« L’humour a été ma façon d’exister. Cela m’a probablement coûté des portefeuilles ministériels », assumait M. Santini, « Dédé » pour les intimes, aussi connu pour son goût des bons mots que pour ses gros cigares et son imposante silhouette.
Des journalistes lui décernent en 1989 son premier, mais pas dernier, Prix de l’humour politique pour cette sortie sur le garde des Sceaux: « Saint Louis rendait la justice sous un chêne.
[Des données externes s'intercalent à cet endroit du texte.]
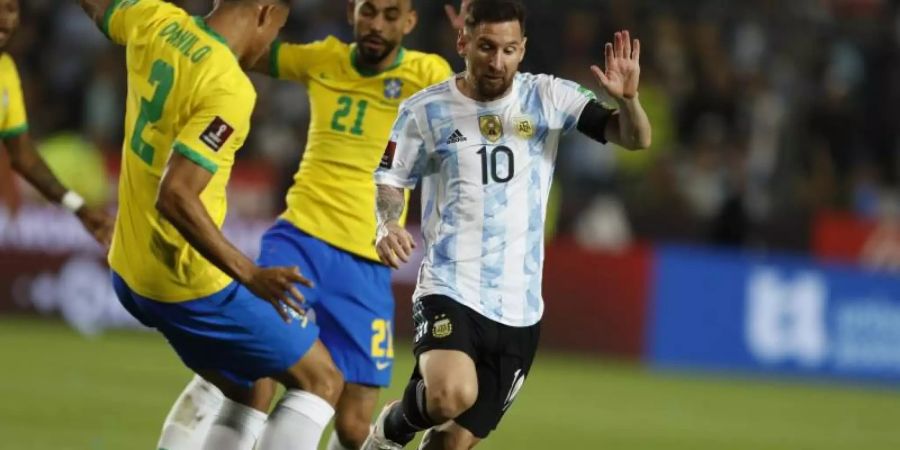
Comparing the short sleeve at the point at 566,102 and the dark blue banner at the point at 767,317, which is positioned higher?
the short sleeve at the point at 566,102

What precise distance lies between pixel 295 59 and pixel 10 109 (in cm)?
153

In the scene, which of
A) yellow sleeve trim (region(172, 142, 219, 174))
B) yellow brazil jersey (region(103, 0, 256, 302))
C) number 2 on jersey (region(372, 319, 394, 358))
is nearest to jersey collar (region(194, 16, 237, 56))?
yellow brazil jersey (region(103, 0, 256, 302))

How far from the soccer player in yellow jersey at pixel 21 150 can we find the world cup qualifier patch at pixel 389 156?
1491 millimetres

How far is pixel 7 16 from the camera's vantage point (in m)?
8.64

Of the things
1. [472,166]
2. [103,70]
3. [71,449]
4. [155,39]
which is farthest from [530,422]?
[103,70]

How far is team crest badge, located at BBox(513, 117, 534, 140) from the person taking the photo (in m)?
7.52

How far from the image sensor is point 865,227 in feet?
66.0

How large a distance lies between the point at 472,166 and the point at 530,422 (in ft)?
17.3

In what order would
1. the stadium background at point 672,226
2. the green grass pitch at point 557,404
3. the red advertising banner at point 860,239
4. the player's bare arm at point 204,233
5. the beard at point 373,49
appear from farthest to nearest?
the red advertising banner at point 860,239 < the stadium background at point 672,226 < the green grass pitch at point 557,404 < the beard at point 373,49 < the player's bare arm at point 204,233

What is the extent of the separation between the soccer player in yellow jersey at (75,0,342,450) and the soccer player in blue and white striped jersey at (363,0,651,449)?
0.56m

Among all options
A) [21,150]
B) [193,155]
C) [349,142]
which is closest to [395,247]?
[193,155]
Pierre Arpaillange la rend comme un gland. »
André Santini aura quand même été secrétaire d’Etat aux Rapatriés, ministre de la Communication dans l’équipe de Jacques Chirac, puis secrétaire d’Etat à la Fonction publique dans celle de François Fillon de 2007-2009.
Maire pendant plus de 40 ans
Mais il a surtout été maire pendant plus de 40 ans d’Issy (70.000 habitants), où il avait encore été réélu en mars malgré une campagne menée depuis l’hôpital, député des Hauts-de-Seine, vice-président de la Métropole du Grand Paris et président du puissant Syndicat des eaux d’Île-de-France (Sedif).
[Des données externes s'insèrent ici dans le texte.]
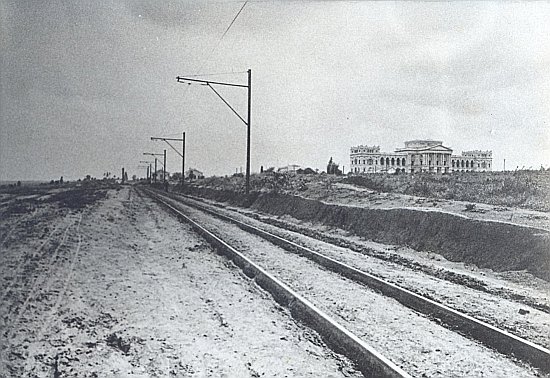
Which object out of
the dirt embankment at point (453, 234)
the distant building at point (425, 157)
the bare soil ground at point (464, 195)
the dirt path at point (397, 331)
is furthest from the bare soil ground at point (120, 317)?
the distant building at point (425, 157)

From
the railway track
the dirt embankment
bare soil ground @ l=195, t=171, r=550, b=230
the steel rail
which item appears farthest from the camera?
bare soil ground @ l=195, t=171, r=550, b=230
Sous ses mandats successifs, cette ville prospère située au sud-ouest de Paris a réussi à attirer de nombreux sièges français d’entreprises internationales, comme Coca-Cola ou Microsoft.
Né le 20 octobre 1940 à Paris mais d’origine corse, fils d’un cafetier et d’une postière, André Santini, célibataire et sans enfant, devient docteur en droit et diplômé de l’Institut d’études politiques de Paris (IEP).
« Je rallie un homme, mais pas un parti »
Il commence sa carrière politique en 1971 comme adjoint au maire de Courbevoie. D’abord giscardien, élu maire d’Issy en 1980, il adhère au Parti social-démocrate (PSD), la plus petite composante de l’UDF, qu’il dirige de 1986 à 1995, avant d’être secrétaire général de Force démocrate, puis plus tard de rallier l’UDI.
A partir de 1988, il est régulièrement élu député des Hauts-de-Seine. En 2001, élu conseiller général, il démissionne de l’Assemblée nationale pour cause de cumul des mandats. Réélu député en 2002, il fait le choix inverse et est réélu en 2007 et 2012.
Quand il se rallie en 2007 à la candidature de Nicolas Sarkozy (UMP) à la présidentielle, le bureau UDF des Hauts-de-Seine le somme de se mettre en congé de son parti. « Je rallie un homme, mais pas un parti », se défend-il.
Fin 2011, nouvelle sortie contre son camp: il juge « un peu court » Hervé Morin, président de son propre parti, le Nouveau Centre (NC), qui s’apprête à se déclarer candidat à la présidentielle. « Il va sauter du pont de Normandie, mais je ne sais pas si le caoutchouc est fixé », ironise M. Santini.
Comme secrétaire d’Etat à la Fonction publique chargé de réduire les effectifs et d’encourager la mobilité, il fâchera les syndicats en suggèrant de limiter les grèves au port « de brassards à la japonaise ». « Et pourquoi pas une plume dans le derrière ? », répliquera François Chérèque (CFDT).
Un « cyber-maire »
Parfois la plaisanterie tourne à l’insulte et André Santini sera condamné à trois reprises pour injure publique envers des adversaires politiques traités de « petit con » ou de « minable ».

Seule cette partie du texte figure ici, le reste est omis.